» Trecho fornecido
Contribuições da sociedade civil organizada para a Concessão 01/2019 de rodovias do Lote Piracicaba – Panorama, no Estado de São Paulo.

A Associação dos Ciclistas Urbanos de São Paulo (Ciclocidade) e a União de Ciclistas do Brasil (UCB) vêm, por meio deste documento, contribuir com o processo democrático de consultas públicas relativas ao Projeto de Concessão do sistema rodoviário do Lote Piracicaba – Panorama, que abrange trechos de 12 rodovias e atravessa 62 municípios das regiões de Piracicaba, Rio Claro, Jau, Bauru, Marília, Assis e Panorama.

Iniciamos esta contribuição voluntária registrando nossa insatisfação com o tratamento incipiente dado à modalidade bicicleta na concessão em questão – primeira da atual gestão e primeira após promulgado o Decreto nº 63.881 / 2018, que estabelece o Plano Cicloviário do Estado de São Paulo. O decreto, que regulamenta a Lei nº 10.095, de 26 de novembro de 1998 – até então ignorada pelo executivo – representou um passo importante, ainda que tardio, na inserção jurídica do transporte cicloviário nas políticas públicas estaduais.

» Registros de dados
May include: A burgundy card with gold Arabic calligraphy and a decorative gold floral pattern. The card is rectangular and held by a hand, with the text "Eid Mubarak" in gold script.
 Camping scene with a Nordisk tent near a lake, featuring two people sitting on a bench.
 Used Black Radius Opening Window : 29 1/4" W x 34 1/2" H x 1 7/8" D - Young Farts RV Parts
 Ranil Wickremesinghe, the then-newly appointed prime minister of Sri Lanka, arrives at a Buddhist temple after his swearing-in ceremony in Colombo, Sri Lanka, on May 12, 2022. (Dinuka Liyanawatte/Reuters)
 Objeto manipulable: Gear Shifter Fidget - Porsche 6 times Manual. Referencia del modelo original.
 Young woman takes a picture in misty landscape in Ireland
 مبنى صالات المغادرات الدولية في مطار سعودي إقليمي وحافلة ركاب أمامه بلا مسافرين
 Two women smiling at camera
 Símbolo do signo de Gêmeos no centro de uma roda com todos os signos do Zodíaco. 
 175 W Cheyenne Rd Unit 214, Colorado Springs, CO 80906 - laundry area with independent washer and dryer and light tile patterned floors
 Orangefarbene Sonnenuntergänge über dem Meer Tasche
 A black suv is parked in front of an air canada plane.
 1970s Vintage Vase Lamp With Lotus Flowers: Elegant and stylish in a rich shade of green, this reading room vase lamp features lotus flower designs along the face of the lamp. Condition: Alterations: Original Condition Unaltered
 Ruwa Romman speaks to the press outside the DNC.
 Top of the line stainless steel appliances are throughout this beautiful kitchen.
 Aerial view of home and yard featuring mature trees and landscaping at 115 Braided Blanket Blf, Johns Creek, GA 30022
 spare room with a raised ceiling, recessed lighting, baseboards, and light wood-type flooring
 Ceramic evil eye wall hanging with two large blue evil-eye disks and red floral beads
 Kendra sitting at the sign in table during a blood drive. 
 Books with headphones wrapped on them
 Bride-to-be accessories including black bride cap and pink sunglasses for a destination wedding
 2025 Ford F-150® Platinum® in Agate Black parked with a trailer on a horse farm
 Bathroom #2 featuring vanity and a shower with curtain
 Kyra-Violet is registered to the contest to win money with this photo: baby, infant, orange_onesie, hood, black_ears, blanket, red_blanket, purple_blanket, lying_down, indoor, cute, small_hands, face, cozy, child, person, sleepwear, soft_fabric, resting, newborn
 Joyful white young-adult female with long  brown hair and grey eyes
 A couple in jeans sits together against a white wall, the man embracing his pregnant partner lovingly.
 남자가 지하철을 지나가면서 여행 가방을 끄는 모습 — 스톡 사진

» Tarefa
Responda com base no trecho:
(a) Quantas rodovias e quantos municípios o Projeto de Concessão do Lote Piracicaba – Panorama abrange?
(b) Qual decreto estabelece o Plano Cicloviário do Estado de São Paulo?
(c) Que lei esse decreto regulamenta?
Os registros não têm relação com o trecho.

» Resposta escrita
(a) Trechos de 12 rodovias, atravessando 62 municípios.
(b) O Decreto nº 63.881 / 2018.
(c) A Lei nº 10.095, de 26 de novembro de 1998.